Like all six films in this set, the audio/visual quality for The Housemaid is exceptional. There are times, however, when the images falter more than in the other five, with evident scratches, pixelization, and skips. Strangely enough, it also seems like this is an intentional stylistic device. While the original source print may have been that poor to begin with (two reels were originally thought to be lost), at times, it comes across like the film simply can’t contain the manic behavior of the characters and their extremely unpredictable actions.

This Criterion set, hopefully the first in a continuing series of films attained in conjunction with the World Cinema Project, in some ways takes on more significance than an ordinary home video collection.
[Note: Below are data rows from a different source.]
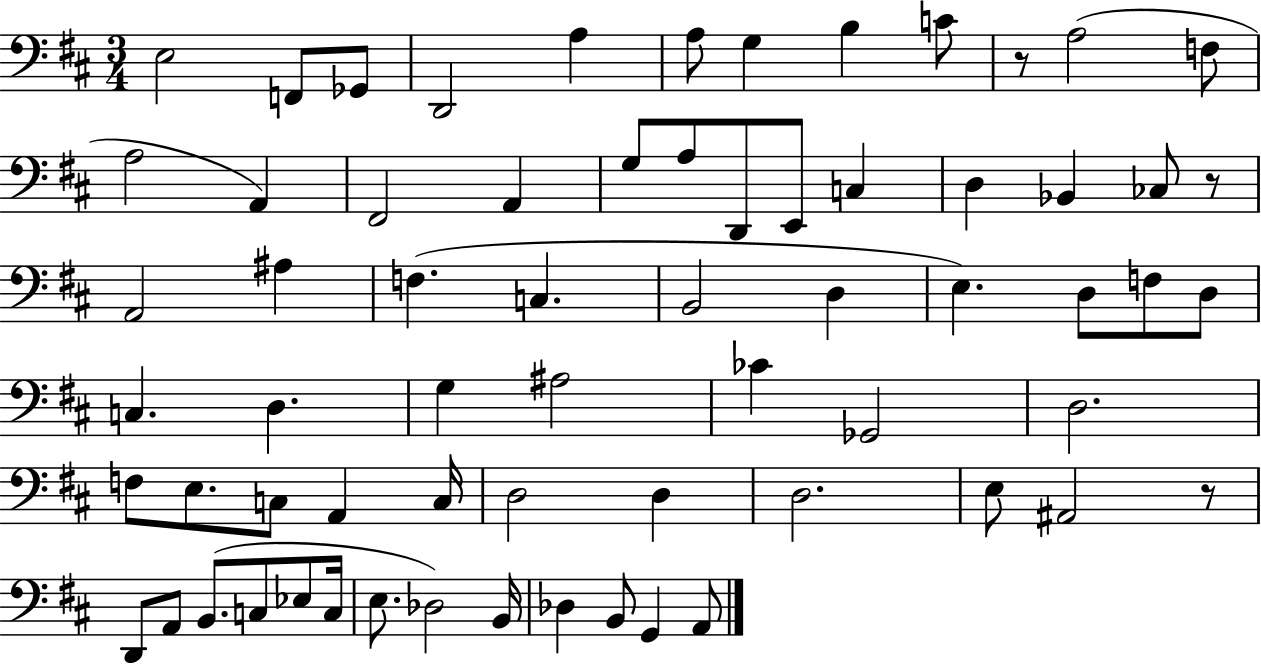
E3/h F2/e Gb2/e D2/h A3/q A3/e G3/q B3/q C4/e R/e A3/h F3/e A3/h A2/q F#2/h A2/q G3/e A3/e D2/e E2/e C3/q D3/q Bb2/q CES3/e R/e A2/h A#3/q F3/q. C3/q. B2/h D3/q E3/q. D3/e F3/e D3/e C3/q. D3/q. G3/q A#3/h CES4/q Gb2/h D3/h. F3/e E3/e. C3/e A2/q C3/s D3/h D3/q D3/h. E3/e A#2/h R/e D2/e A2/e B2/e. C3/e Eb3/e C3/s E3/e. Db3/h B2/s Db3/q B2/e G2/q A2/e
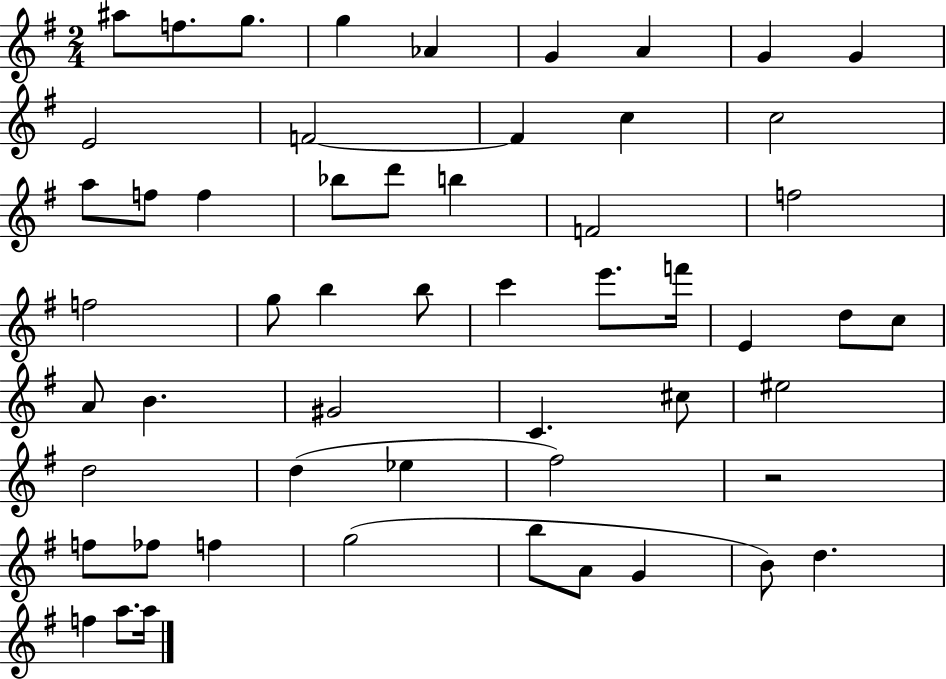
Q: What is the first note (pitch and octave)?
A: A#5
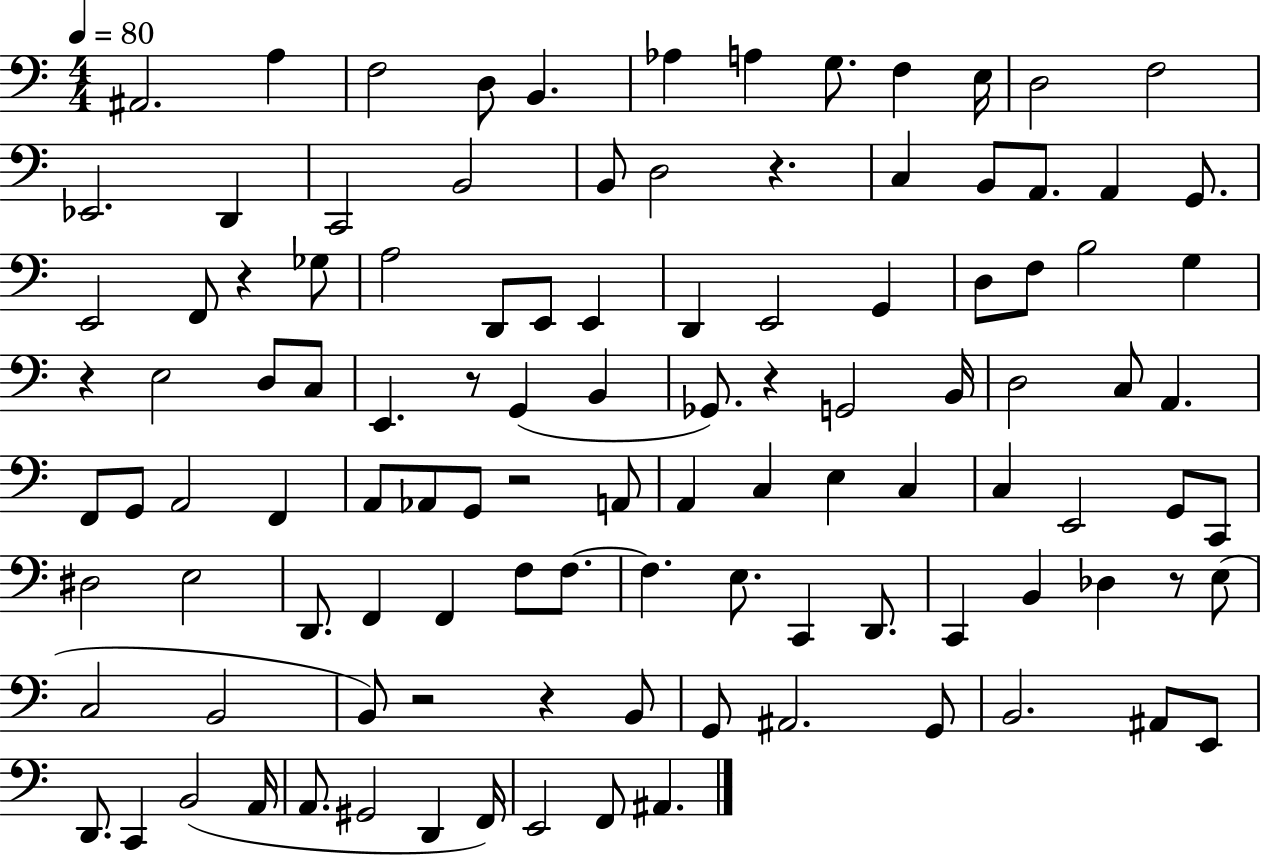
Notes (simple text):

A#2/h. A3/q F3/h D3/e B2/q. Ab3/q A3/q G3/e. F3/q E3/s D3/h F3/h Eb2/h. D2/q C2/h B2/h B2/e D3/h R/q. C3/q B2/e A2/e. A2/q G2/e. E2/h F2/e R/q Gb3/e A3/h D2/e E2/e E2/q D2/q E2/h G2/q D3/e F3/e B3/h G3/q R/q E3/h D3/e C3/e E2/q. R/e G2/q B2/q Gb2/e. R/q G2/h B2/s D3/h C3/e A2/q. F2/e G2/e A2/h F2/q A2/e Ab2/e G2/e R/h A2/e A2/q C3/q E3/q C3/q C3/q E2/h G2/e C2/e D#3/h E3/h D2/e. F2/q F2/q F3/e F3/e. F3/q. E3/e. C2/q D2/e. C2/q B2/q Db3/q R/e E3/e C3/h B2/h B2/e R/h R/q B2/e G2/e A#2/h. G2/e B2/h. A#2/e E2/e D2/e. C2/q B2/h A2/s A2/e. G#2/h D2/q F2/s E2/h F2/e A#2/q.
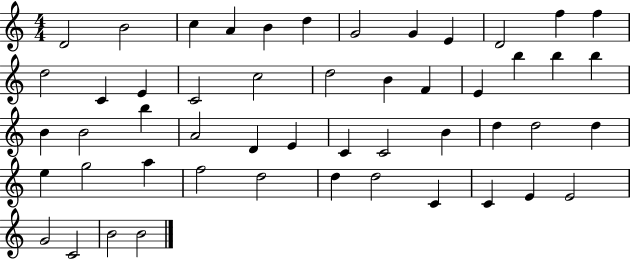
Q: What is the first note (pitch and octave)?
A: D4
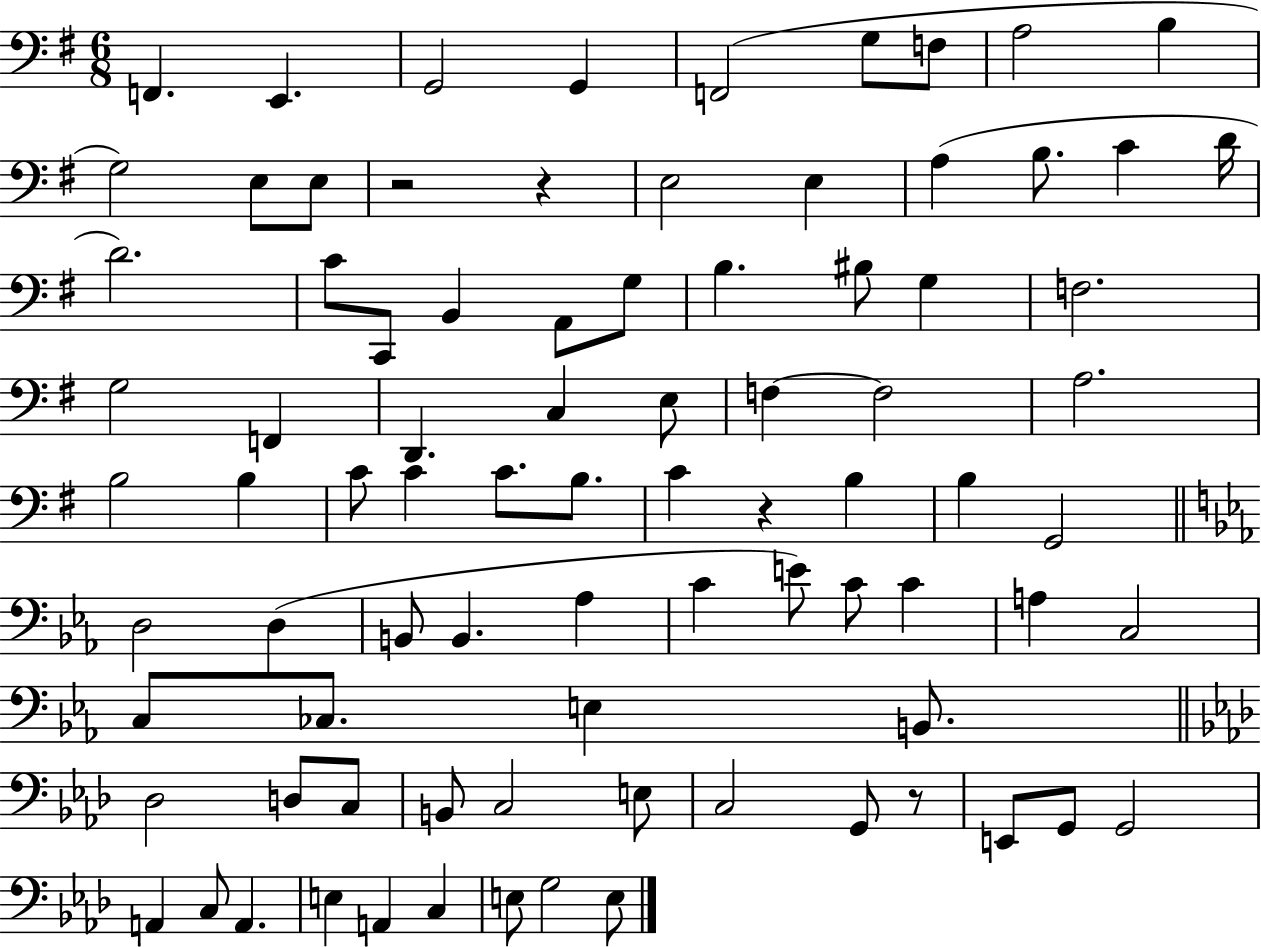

The films might not be as “great” as the customary classics Criterion and other companies regularly release, but their fairly unique status and their relative scarcity place them as emblematic of why motion pictures need to be saved and treasured. Aside from the artistic merits these films possess – and with each there are many – they are cultural artifacts and historical markers that deserve attention. Save for the efforts of preservationist organizations throughout the world, these are works that might have disappeared into extinction. But now, thankfully, they are available for all to see, and they are all well worth a look.